The robot can duplicate two sounds (a “whine” sound and a “chuck” sound), as well as a physical expansion of its vocal sack. Biologists at the University of Texas at Austin and Salisbury University used the frogbot to experiment with how females react to different combinations and timings of the sounds. This is all a little bit confusing, so here’s a handy chart-thing specifying how to seduce a female túngara frog. Trust me, one day, this may save your life:
The thing to notice here is that the whine with late chuck and vocal sack expansion is just as effective at seducing a female frog as a nicely synchronized whine-chuck. Forgive me for the giant block quote, but not being an expert on frog behavior or evolution (bringing the things I’m not an expert on today to three), I’ll just go ahead and let the researchers explain why you should care about all this frog flirtation:
“It never would happen in nature, but it’s evidence of how much jury-rigging there is in evolution, that the female can be tricked in this way,” said Ryan, the Clark Hubbs Regents Professor of Zoology in the College of Natural Sciences at The University of Texas at Austin.

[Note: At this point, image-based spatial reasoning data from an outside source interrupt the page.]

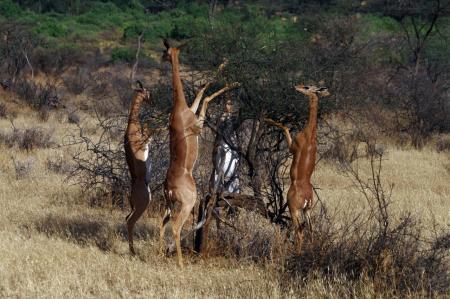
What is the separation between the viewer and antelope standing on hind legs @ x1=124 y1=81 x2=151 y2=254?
8.45 metres

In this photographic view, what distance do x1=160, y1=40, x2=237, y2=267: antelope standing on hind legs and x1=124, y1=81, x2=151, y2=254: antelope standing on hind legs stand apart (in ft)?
2.46

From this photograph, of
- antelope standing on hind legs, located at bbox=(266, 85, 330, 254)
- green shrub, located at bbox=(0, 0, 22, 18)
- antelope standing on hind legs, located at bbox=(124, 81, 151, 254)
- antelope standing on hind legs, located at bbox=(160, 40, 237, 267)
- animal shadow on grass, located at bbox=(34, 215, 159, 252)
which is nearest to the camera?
antelope standing on hind legs, located at bbox=(160, 40, 237, 267)

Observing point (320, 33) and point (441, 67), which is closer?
point (441, 67)

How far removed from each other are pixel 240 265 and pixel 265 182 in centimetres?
137

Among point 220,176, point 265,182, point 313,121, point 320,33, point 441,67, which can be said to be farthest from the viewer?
point 320,33

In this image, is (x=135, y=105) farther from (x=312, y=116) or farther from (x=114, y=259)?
(x=312, y=116)

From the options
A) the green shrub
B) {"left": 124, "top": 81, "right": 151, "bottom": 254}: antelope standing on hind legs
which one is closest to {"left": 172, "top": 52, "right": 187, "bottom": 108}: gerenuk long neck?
{"left": 124, "top": 81, "right": 151, "bottom": 254}: antelope standing on hind legs

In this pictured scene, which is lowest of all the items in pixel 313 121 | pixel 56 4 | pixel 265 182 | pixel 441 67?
pixel 56 4

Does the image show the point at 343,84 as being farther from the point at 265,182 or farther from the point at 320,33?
the point at 320,33

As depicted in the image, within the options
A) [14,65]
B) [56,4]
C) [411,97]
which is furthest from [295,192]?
[56,4]

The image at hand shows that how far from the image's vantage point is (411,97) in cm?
2044

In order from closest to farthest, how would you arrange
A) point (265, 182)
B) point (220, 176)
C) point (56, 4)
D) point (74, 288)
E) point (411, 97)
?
point (74, 288) < point (220, 176) < point (265, 182) < point (411, 97) < point (56, 4)

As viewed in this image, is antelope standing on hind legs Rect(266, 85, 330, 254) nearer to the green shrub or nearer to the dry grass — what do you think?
the dry grass

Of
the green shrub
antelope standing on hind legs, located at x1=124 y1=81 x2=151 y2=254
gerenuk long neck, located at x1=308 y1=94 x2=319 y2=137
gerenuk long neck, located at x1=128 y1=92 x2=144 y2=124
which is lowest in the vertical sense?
the green shrub
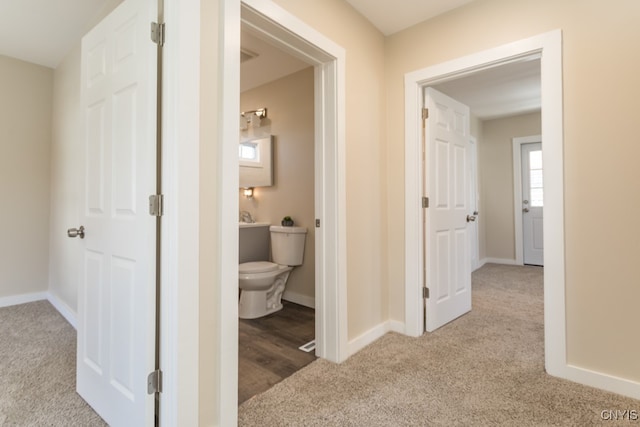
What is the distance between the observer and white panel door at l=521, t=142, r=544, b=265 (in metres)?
5.11

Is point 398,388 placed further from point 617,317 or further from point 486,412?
point 617,317

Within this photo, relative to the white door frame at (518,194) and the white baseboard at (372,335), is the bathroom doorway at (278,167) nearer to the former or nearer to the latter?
the white baseboard at (372,335)

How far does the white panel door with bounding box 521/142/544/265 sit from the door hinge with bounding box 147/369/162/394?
5570 millimetres

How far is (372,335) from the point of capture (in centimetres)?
235

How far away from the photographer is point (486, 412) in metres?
1.52

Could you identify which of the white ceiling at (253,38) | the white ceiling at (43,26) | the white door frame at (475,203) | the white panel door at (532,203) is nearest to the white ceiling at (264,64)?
the white ceiling at (253,38)

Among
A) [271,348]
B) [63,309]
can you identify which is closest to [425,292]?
[271,348]

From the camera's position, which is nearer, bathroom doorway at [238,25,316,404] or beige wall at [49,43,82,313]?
beige wall at [49,43,82,313]

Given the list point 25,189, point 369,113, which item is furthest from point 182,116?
point 25,189

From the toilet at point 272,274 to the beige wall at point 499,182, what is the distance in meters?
3.81

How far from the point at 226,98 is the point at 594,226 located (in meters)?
2.05

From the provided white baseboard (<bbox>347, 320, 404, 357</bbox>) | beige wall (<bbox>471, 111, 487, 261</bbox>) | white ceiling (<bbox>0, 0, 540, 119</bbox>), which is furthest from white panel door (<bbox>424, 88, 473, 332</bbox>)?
beige wall (<bbox>471, 111, 487, 261</bbox>)

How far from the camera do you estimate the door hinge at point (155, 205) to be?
125cm

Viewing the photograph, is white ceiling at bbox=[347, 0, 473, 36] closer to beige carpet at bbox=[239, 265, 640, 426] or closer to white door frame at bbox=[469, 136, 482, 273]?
beige carpet at bbox=[239, 265, 640, 426]
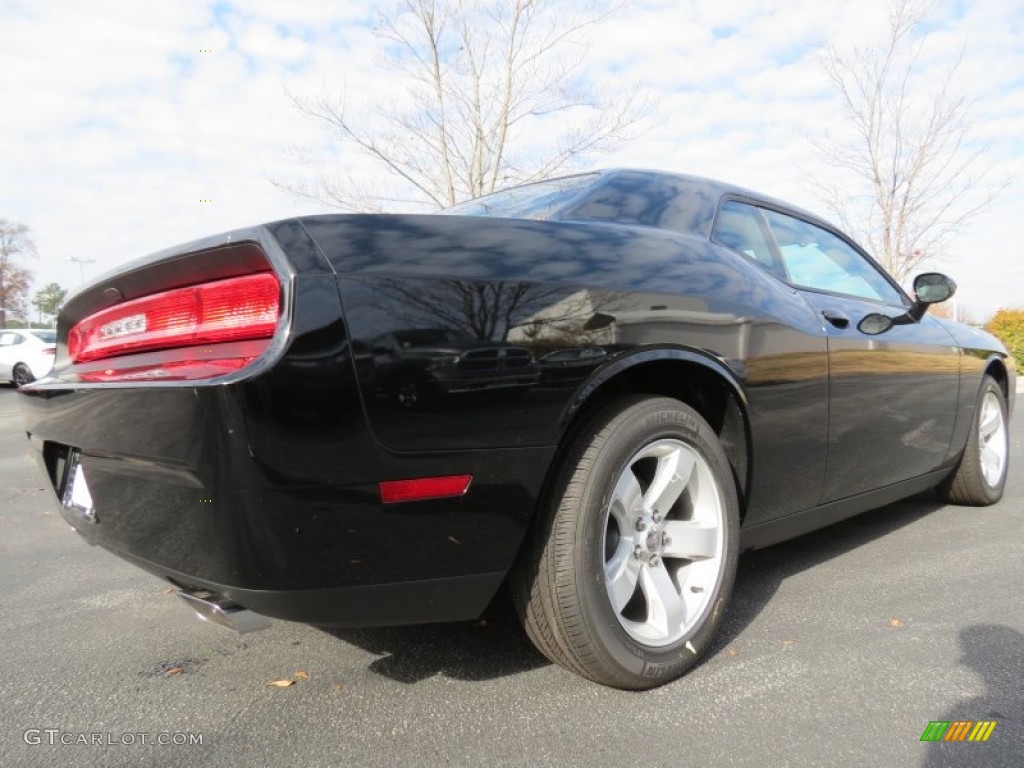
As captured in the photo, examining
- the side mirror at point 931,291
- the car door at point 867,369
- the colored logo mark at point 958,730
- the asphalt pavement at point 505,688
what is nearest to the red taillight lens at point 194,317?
the asphalt pavement at point 505,688

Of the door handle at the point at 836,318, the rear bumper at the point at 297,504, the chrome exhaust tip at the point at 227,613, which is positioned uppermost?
the door handle at the point at 836,318

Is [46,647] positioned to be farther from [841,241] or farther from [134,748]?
[841,241]

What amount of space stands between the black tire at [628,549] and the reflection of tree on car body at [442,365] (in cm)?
33

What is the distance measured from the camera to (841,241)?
355 cm

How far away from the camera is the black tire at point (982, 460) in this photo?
401 centimetres

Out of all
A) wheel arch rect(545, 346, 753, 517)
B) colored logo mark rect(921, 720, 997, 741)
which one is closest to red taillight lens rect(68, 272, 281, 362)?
wheel arch rect(545, 346, 753, 517)

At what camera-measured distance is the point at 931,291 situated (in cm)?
359

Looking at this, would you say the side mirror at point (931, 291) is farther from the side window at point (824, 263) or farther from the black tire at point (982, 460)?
the black tire at point (982, 460)

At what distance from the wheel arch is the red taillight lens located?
77 centimetres

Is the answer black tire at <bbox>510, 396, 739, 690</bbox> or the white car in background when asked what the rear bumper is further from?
the white car in background

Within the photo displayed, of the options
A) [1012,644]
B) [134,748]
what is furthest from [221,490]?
[1012,644]

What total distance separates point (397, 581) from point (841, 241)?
2.82 meters

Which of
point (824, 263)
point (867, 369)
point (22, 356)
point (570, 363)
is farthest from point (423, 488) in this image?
point (22, 356)

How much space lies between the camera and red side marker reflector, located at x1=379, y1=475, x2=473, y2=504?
1.62m
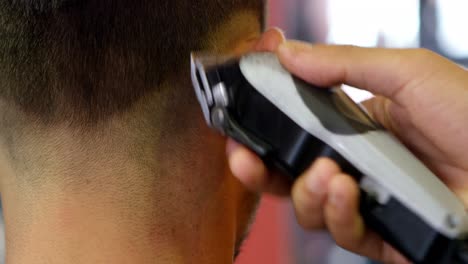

Ryan compared the phenomenon to what’s called a “continuity illusion” in humans. If loud enough white noise is played in between a pair of beeps, humans will begin to perceive the beeps as a continuous tone. It’s not fully understood why this happens, but it’s probably a byproduct of our brains’ useful ability to filter out background noise.
Túngara frogs are challenged by an auditory world similar to what confronts humans in noisy environments (what’s called the “cocktail party problem” by cognitive scientists). At breeding choruses there is a lot of noise and cross talk, with sounds and images of several males reaching the female at different times. The females need to extract meaningful information from all of that. Ryan said it’s plausible the neural mechanisms that enable them to correctly parse these stimuli in nature are being hijacked by this artificial scenario.
“We need to be able to hook things together perceptually in unexpected ways to extract meaningful stimuli from a lot of noise,” said Ryan. “So what we think is happening here is that the vocal sac, the visual cue, is working kind of like the white noise, giving perceptual continuity between these two sounds, binding the temporally displaced whine and chuck together.”
Ryan said that although the frogs’ aggressive search for meaning leaves them open to being tricked by clever researchers, it could also enable more flexibility in complex situations. He believes it may have a much longer-term evolutionary advantage as well.
“It’s an example of how complex traits could emerge from simpler ones,” he said. “In this case there’s no obvious advantage to these two behaviors being hooked together in this way, but think of how you can take a muscle and move its insertion on the bone and have a great influence on speed. You didn’t get the evolution for these bones and muscles all at the same time, but just by making a change or adding a muscle, now you change the functional coupling. You end up with something really complex, but it evolved in a really simple way. I think in this case we may be seeing an example of how that could happen.”